Dan Burda, owner of the Studio Raw Elite salon on Babcock Boulevard, is this year’s recipient of the Durachko-Gottfried Ross Township Citizen of the Year Award.
The award was created last year to honor Dr. Peg Durachko and her late husband Dr. Richard Gottfried, who was one of the victims killed during the Oct. 27, 2018, shooting spree at the Tree of Life synagogue in Squirrel Hill.
“I’m very happy to see Dan receive this award,” Durachko said. “He’s contributed a lot to the betterment of the community, especially with his dedication to organ donation. It is very appropriate.”
The inaugural award was presented in May 2019 to Durachko and Gottfried.
Commissioner Joe Laslavic, who presented the award, said the people who receive the honor help “make Ross one of the best places in the country to live in” — a distinction that recently was recognized nationally by Money magazine.
Burda said while it is “a great honor” to be this year’s award recipient, it is actually the community at-large that deserves the recognition.
“I just happen to have an outlet with the business to put people into the spotlight when they need it,” he said. “Whether it’s someone who needs an organ transplant or family in our area that we can help.”
Burda said he also feels a personal connection to the man for whom the award is named.
“The day doctor Gottfried died was my birthday,” he said. “Sharing that 10/27 marker of birth and death in one day is somewhat spine-tingling.
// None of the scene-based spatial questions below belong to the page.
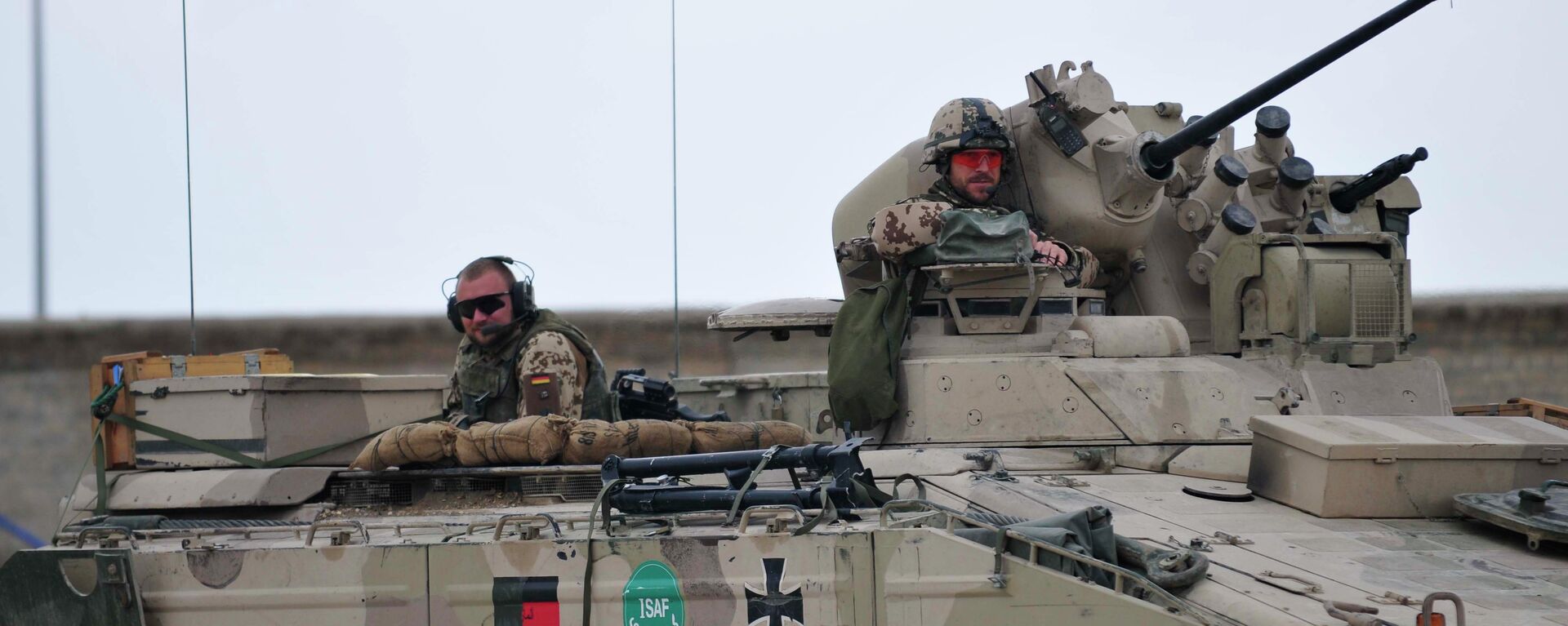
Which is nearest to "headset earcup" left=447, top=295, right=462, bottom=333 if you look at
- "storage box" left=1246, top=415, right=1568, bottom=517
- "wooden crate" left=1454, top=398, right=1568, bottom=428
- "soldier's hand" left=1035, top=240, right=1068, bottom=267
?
"soldier's hand" left=1035, top=240, right=1068, bottom=267

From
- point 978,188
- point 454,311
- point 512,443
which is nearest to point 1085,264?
point 978,188

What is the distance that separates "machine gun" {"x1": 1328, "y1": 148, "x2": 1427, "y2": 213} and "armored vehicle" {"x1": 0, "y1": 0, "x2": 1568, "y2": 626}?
0.02 m

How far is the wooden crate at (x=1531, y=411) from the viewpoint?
33.3ft

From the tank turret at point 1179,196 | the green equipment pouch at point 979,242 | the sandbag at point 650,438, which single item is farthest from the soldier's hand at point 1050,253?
the sandbag at point 650,438

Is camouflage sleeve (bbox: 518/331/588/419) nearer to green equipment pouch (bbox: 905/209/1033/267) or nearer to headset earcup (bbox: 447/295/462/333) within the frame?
headset earcup (bbox: 447/295/462/333)

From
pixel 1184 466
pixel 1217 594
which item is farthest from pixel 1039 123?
pixel 1217 594

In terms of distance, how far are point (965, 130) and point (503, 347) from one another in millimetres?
3127

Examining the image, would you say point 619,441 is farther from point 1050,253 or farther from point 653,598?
point 1050,253

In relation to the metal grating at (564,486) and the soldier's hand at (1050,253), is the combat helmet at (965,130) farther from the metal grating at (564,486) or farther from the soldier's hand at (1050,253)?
the metal grating at (564,486)

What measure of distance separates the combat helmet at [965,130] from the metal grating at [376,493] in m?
3.80

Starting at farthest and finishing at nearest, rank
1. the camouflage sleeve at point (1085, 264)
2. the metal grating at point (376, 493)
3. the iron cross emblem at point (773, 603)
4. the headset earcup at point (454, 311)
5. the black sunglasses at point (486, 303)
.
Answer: the camouflage sleeve at point (1085, 264), the headset earcup at point (454, 311), the black sunglasses at point (486, 303), the metal grating at point (376, 493), the iron cross emblem at point (773, 603)

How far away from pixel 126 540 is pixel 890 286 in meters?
4.16

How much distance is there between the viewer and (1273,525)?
6559 mm

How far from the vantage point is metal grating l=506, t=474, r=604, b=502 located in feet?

He was unjustly and unfairly taken too soon from this world.”
Burda said naming the Citizen of the Year for the doctor and his widow is “a wonderful way of keeping Dr. Gottfried’s spirit alive year after year.”
“Keeping spirit alive is important,” he said. “The impact he has made on this community will filter through so many people for years to come.”
Burda said while he, too, has suffered significant losses such as the devastating fire that destroyed his business and the loss of his partner RohnNeugebauer, it did not shake his resolve to help others.
Burda and Neugebauer demonstrated their passion for helping people on the day the hair studio caught fire in May 2012.
As firefighters battled the blaze, they set up shop in the parking lot so stylists could fix the hair of girls preparing for prom.
Over the years, Burda and the staff at his salon have organized or participated in numerous fundraisers and campaigns to help their neighbors in need.
Among them was a popular “sign war” organized by Burda — a friendly competition in which barbs and ripostes were written on signs outside Ross businesses to help raise money for local veterans assistance organizations.
Burda, a long-time church cantor who is known by many as the “singing hairdresser,” is currently involved in the toy drive sponsored by local police to collect holiday gifts for needy children in the community.
He also is working to help locate a donor for a local man in need of a liver transplant.
Burda said finding ways to help others can be a key to healing.
“By banding together, connecting at the arms as one, we’re a community of unity,” he said. “And we as a group will hold one another through the rest of our journeys. I vow to continue to do my part to keep making a better world.”